* Source data:
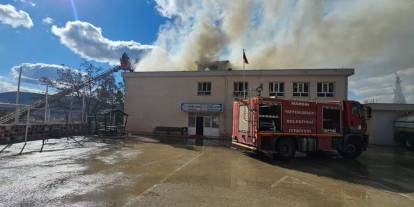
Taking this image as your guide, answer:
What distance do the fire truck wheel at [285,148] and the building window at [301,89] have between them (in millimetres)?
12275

---

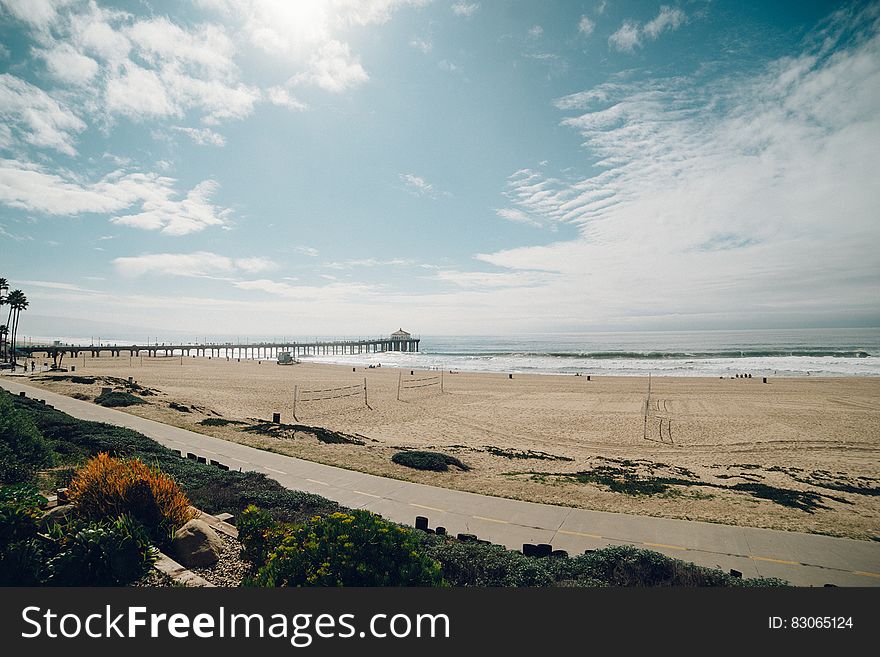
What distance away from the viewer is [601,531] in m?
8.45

==

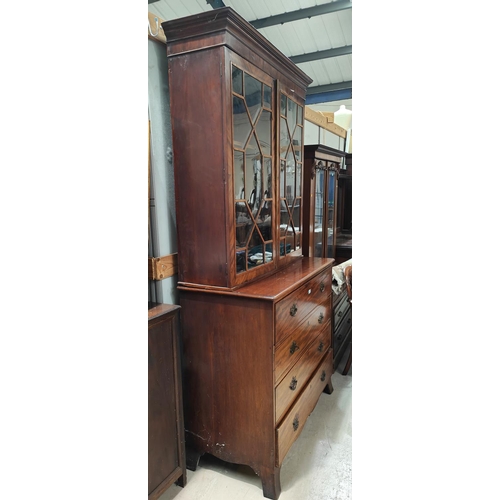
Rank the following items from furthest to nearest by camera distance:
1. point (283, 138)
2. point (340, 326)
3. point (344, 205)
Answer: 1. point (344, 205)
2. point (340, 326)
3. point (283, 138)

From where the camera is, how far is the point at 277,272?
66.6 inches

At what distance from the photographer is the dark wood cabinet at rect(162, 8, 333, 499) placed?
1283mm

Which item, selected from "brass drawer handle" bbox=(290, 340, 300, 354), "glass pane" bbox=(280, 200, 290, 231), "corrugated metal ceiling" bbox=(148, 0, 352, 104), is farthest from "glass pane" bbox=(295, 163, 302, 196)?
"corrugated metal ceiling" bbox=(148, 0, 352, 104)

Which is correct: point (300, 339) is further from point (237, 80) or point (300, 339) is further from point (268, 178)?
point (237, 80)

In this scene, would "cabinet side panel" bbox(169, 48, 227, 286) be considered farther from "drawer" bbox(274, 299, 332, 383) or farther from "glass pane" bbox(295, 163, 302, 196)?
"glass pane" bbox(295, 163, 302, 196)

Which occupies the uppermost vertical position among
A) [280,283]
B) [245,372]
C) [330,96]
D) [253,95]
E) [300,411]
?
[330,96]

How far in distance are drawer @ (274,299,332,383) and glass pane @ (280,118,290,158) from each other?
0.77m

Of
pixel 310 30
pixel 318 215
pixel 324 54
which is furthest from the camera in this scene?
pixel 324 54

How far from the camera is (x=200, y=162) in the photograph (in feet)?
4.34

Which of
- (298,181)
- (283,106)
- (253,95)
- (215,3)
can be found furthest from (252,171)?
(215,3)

* Task goal: Count the lines in the listing above that contain the word "ceiling", and give only the number.

* Response below: 2